● Problem to solve
Write out again the lines from the one containing "Amongst the choices" through the last line, inclusive, and multiply every coordinate in the answers by 2.1. Round each product to a whole number, rounding halves up, and leave all other text unchanged.

● Data shown
★ ★ ★ ★

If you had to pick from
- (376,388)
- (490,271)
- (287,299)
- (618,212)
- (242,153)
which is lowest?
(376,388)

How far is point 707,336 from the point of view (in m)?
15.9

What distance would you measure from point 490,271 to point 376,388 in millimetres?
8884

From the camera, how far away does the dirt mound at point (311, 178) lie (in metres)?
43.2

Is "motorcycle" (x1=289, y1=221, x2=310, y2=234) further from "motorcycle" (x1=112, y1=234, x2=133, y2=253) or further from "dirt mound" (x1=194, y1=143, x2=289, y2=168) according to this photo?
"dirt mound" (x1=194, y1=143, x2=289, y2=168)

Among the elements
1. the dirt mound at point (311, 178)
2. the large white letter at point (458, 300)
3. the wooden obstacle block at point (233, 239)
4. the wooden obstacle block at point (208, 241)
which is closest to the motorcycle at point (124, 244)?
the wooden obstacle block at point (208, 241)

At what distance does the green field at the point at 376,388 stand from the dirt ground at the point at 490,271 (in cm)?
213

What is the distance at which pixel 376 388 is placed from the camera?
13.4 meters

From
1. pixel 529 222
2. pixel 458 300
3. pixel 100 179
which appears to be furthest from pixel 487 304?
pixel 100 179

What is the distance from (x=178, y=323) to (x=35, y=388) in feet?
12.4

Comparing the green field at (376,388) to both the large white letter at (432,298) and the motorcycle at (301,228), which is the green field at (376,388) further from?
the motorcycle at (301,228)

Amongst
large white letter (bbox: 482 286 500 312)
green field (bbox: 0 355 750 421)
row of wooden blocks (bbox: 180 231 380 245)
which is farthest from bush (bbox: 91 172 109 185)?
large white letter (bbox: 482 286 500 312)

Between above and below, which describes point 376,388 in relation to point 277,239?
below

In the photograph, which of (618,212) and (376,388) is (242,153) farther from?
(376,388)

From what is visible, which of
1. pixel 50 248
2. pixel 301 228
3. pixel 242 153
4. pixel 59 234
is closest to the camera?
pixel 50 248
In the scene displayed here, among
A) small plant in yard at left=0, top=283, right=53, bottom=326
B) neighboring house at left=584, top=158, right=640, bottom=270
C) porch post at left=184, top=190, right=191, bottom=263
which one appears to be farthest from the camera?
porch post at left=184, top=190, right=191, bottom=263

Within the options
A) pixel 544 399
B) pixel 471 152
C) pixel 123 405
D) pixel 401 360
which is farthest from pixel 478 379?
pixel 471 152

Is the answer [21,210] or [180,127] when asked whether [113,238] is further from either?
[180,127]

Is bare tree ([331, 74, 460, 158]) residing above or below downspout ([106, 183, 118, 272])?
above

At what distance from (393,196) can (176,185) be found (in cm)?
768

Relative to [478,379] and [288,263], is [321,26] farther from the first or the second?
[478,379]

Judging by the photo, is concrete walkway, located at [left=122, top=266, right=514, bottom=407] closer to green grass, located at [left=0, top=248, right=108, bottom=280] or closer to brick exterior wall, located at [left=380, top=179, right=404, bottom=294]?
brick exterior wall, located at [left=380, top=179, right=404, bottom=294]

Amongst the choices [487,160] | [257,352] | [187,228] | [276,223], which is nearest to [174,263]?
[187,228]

★ ★ ★ ★

● Output of the exercise
Amongst the choices [487,160] | [257,352] | [187,228] | [276,223], which is nearest to [174,263]?
[393,479]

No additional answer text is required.